• [Extrait source]:
UNSEREN LEBEN IST 22 BARS

" C’est pas parce que c’est une connerie qu’il faut pas la faire "

Alain K octobre 1999

Pourquoi donc ?

Règlement

Les 22 bars par Alain K :

Les 22 bars par Laurent Quénéhen

Les 22 bars par Monsieur Maill.et

 

 

Pourquoi donc ?

 

 

L’idée de cette performance ( ?) est née de plusieurs facteurs :

  1. J’ai personnellement une série de photographies intitulée " ma vie est formidable ". Ce sont des photos de moi (moi sur la photo hein, pas moi qui l’ai prise !)
  2. En allemand, formidable ça se dit wunderbar (en gros)
  3. Un soir, un ami m’a pris en photo dans 2 bars de suite, et j’ai trouvé l’idée intéressante… Une tournée des bars avec une photo dans chaque bar…
  4. Monsieur Maill.et et Laurent m’ont proposé une expo comune sur le thème de AMA, des initiales de nos anciennes amies.

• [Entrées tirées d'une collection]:
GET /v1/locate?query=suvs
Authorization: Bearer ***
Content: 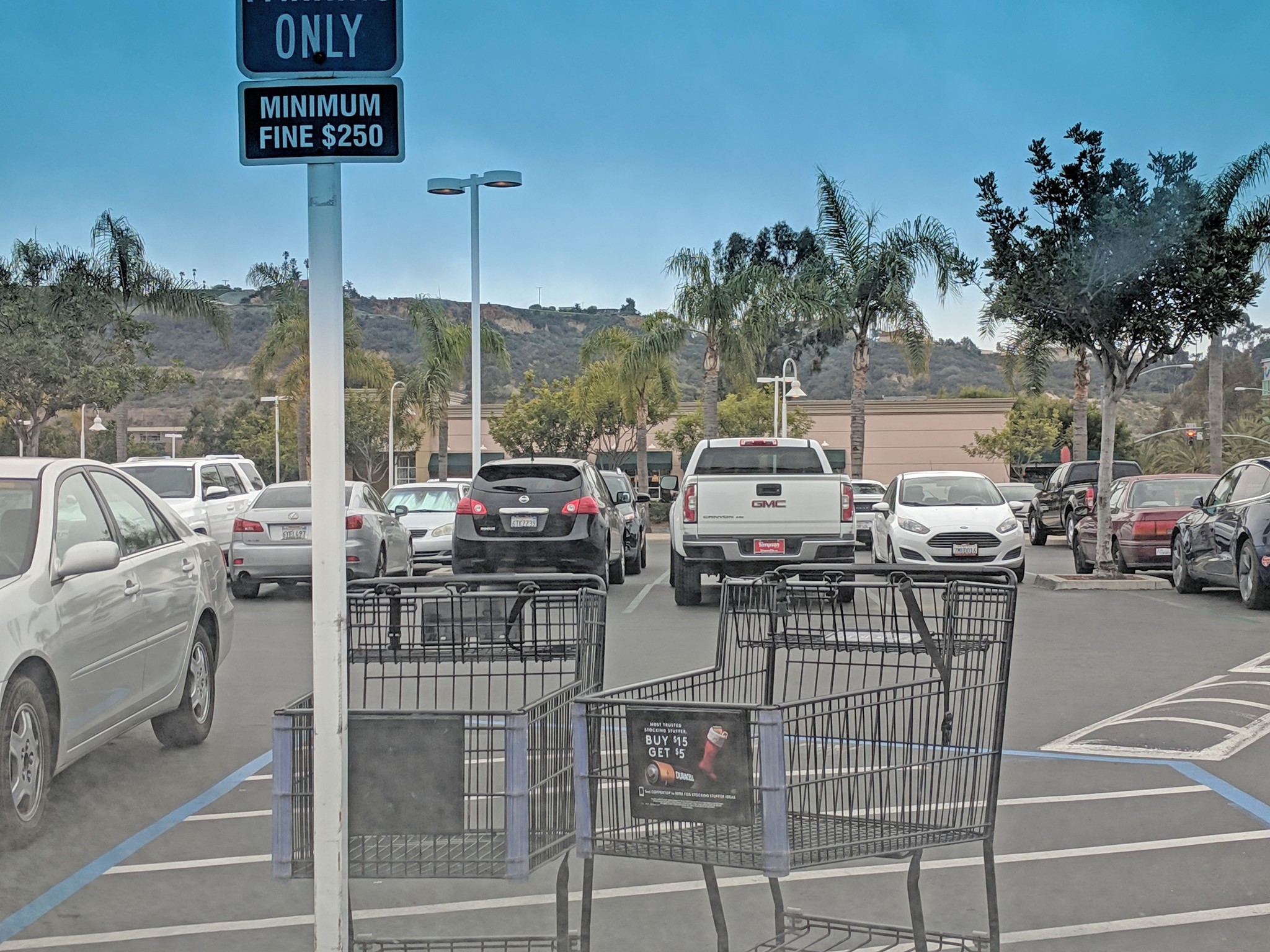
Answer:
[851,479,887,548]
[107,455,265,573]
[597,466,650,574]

• [Consigne]: Citez à l'identique le passage de l'extrait source qui commence par « L’idée de cette » et se poursuit jusqu'à « qui l’ai prise !) » inclus.

• [Résultat final]:
L’idée de cette performance ( ?) est née de plusieurs facteurs :

  1. J’ai personnellement une série de photographies intitulée " ma vie est formidable ". Ce sont des photos de moi (moi sur la photo hein, pas moi qui l’ai prise !)